In fact, Egyptians would read a lot into Ahmad’s sign. He may well be looking for a sweetheart, but even if he found one, it’s not sure they could get married. For that he’d need a job and a flat. Both are hard to come by. Officially, just over 9% of the workforce is unemployed, but as the OECD report says, “the official rate of unemployment is likely to conceal considerable hidden unemployment and under-employment”.
In April 2009, Property Wire enthused that “The real estate sector in Egypt continues to perform well as there is a large gap between supply and demand”. Not everybody would agree with their definition of the prospect of continuing homelessness as a “positive outlook”, but some people at Moody’s might.

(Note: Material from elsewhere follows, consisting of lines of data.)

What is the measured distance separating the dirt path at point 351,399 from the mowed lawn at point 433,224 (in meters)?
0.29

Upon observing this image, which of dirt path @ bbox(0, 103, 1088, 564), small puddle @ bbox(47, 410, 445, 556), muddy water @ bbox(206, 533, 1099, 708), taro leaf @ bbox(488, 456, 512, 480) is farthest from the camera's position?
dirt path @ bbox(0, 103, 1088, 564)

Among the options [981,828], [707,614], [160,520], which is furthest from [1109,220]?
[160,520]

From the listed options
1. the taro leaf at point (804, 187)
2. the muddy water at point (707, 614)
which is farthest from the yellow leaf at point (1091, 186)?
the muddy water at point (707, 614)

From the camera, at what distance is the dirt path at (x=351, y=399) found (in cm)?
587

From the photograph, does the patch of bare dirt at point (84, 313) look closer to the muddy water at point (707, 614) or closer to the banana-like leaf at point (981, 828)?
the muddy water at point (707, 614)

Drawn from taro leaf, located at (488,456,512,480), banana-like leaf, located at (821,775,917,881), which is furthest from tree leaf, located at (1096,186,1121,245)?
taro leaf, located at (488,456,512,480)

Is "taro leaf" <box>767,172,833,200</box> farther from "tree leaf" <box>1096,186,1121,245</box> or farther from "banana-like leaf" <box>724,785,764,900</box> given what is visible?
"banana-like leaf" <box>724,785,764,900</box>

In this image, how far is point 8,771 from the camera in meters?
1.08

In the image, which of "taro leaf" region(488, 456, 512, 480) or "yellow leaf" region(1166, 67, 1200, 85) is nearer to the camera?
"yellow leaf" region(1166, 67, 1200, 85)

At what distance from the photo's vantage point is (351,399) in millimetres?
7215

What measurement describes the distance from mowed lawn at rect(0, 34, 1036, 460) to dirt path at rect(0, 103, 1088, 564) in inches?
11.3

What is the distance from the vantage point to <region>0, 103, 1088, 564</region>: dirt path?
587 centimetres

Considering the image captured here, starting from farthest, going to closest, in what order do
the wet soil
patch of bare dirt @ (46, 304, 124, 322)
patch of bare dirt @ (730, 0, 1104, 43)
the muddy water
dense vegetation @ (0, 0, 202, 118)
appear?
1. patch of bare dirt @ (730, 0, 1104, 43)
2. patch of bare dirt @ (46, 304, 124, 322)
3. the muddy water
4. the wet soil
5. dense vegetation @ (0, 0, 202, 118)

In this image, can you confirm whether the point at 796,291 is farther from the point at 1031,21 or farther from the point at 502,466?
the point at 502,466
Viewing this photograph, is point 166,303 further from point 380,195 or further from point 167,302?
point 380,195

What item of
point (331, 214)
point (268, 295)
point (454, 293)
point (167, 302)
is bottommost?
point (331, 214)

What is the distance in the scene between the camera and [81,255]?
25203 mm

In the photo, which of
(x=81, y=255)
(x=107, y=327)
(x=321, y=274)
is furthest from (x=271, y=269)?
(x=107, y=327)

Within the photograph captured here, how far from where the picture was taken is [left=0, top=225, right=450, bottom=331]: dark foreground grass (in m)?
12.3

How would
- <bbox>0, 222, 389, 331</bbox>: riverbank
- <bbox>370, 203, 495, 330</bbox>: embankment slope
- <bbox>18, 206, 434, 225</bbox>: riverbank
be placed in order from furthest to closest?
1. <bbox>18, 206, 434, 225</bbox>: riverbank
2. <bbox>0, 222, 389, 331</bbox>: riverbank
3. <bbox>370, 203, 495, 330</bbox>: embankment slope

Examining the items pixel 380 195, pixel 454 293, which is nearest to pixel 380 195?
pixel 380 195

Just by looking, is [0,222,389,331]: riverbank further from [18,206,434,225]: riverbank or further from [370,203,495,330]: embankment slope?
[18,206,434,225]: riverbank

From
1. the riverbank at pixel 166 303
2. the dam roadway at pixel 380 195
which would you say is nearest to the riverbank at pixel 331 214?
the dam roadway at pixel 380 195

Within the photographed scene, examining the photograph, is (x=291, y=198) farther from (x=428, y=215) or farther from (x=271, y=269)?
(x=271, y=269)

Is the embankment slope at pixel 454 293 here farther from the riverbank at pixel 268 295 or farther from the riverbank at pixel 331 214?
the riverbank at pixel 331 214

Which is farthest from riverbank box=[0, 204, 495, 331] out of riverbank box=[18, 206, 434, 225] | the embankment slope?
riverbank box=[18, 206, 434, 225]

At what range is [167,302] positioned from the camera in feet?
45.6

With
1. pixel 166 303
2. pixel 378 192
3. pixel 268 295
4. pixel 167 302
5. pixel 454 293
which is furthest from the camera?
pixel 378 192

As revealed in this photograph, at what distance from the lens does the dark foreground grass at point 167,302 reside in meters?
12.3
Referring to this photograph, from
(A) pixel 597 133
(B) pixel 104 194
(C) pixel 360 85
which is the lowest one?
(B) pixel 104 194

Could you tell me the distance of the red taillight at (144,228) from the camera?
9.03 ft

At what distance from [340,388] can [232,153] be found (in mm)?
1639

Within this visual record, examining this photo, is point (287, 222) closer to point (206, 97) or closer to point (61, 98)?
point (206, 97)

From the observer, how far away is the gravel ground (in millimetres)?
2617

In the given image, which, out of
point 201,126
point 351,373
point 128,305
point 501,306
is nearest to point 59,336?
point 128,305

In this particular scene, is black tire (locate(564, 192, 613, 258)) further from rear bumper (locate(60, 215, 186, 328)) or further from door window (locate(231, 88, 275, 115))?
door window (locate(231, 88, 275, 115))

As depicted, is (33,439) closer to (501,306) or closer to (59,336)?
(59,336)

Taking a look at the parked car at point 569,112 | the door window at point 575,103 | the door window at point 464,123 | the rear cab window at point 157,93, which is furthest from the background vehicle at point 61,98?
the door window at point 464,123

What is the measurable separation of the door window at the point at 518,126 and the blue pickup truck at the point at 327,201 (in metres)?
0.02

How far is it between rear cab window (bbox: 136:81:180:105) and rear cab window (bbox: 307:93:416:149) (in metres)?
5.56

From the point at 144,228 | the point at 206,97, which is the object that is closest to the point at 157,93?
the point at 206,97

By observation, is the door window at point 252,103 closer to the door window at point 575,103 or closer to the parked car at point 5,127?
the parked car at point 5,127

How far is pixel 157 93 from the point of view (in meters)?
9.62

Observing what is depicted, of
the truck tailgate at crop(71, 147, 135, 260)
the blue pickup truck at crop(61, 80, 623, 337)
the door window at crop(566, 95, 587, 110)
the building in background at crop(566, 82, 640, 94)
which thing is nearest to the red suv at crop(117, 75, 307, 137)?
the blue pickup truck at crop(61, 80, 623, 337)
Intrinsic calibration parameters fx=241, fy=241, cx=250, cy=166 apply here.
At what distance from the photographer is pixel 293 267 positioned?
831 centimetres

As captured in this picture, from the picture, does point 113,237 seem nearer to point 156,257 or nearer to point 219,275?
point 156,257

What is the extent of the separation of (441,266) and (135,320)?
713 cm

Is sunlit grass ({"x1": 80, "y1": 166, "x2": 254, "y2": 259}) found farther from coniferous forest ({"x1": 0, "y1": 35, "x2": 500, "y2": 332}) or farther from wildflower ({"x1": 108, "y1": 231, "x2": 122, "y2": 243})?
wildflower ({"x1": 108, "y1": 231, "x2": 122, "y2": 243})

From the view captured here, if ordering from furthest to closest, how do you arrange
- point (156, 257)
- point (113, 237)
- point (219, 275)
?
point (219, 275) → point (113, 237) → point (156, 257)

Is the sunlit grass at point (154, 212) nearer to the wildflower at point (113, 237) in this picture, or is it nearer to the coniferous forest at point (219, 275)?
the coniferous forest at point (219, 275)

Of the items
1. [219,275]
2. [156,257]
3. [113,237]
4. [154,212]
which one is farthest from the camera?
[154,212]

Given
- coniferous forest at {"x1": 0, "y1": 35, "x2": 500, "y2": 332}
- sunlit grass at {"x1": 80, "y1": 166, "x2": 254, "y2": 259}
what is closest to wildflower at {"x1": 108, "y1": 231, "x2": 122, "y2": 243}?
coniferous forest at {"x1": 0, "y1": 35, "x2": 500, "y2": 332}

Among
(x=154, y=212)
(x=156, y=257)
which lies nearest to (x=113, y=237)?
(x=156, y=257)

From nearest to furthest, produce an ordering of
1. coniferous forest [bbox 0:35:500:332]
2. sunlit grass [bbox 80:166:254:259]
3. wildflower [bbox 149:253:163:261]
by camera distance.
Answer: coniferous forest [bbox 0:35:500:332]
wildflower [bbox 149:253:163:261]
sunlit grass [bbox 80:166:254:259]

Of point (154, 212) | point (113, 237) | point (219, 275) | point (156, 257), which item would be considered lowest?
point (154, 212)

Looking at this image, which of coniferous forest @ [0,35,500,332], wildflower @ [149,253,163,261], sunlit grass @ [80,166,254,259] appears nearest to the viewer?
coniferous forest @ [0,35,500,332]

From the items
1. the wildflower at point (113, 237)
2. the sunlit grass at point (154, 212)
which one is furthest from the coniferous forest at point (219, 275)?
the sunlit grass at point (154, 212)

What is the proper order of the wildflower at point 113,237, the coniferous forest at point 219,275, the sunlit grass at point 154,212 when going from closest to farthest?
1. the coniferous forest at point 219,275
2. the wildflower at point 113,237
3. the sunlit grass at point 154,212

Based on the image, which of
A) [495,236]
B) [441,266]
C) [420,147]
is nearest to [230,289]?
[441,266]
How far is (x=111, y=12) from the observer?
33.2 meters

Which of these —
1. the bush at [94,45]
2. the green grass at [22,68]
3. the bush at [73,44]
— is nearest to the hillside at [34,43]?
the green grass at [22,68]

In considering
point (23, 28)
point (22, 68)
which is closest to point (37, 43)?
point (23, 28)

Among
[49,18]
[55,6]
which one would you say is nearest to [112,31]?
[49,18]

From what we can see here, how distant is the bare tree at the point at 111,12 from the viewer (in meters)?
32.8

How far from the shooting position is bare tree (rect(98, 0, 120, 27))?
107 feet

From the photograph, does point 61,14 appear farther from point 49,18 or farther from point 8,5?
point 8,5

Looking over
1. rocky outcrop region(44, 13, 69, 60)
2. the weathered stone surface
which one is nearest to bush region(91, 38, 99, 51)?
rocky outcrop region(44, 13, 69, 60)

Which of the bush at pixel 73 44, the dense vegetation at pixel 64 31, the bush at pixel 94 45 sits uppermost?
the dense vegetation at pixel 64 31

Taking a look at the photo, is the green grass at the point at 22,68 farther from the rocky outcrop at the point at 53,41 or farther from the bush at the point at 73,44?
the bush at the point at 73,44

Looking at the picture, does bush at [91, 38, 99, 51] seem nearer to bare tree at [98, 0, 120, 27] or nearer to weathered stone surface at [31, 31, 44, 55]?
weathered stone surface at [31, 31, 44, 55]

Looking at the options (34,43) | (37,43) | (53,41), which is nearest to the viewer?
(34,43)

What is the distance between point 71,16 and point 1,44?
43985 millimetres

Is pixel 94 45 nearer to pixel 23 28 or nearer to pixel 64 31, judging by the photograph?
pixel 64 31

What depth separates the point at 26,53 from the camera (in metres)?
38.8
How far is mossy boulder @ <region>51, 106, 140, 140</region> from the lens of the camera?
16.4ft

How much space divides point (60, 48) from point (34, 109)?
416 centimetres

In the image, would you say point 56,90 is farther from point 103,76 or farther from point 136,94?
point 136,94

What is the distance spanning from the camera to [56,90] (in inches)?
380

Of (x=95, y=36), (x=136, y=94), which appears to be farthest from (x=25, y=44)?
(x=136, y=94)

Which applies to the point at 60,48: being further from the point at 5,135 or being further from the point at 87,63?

The ratings agency has just downgraded Egypt’s debt (and others will surely follow), because of the political instability of course, but also because of “concern that the policy response could undermine Egypt’s already weak public finances.” What that means is they’re afraid that as part of a deal, whatever government is in place maintains subsidies on energy and basic foodstuffs (5% and 2% of GDP, respectively), thereby making the budget deficit worse.
The OECD recommends moving away from subsidies too, and replacing them with direct income support. The main reason is clear – subsidies help even those who don’t need them, at the expense of the poor and other social programmes. But, “this requires a better performing population registry, a way to means test households and a more sophisticated payments system” and these are costly to create.
I’ll finish with some self-congratulation, followed by some self-criticism (self here being the OECD).
Don’t say we didn’t warn you. Page 50 of the report couldn’t be clearer: “Despite rising macroeconomic stability, the primary concern for Egyptian firms is – by far – political instability”.
Stop now if you don’t want to hear me whingeing.
I wish we wouldn’t use “trickle down”. It gives the impression that it’s OK for those at the top to stuff their faces as long as the poor can lick whatever dribbles down their chins. And another thing while I’m at it: nobody has ever been “lifted out of poverty” . They work damn hard to earn a bit more money.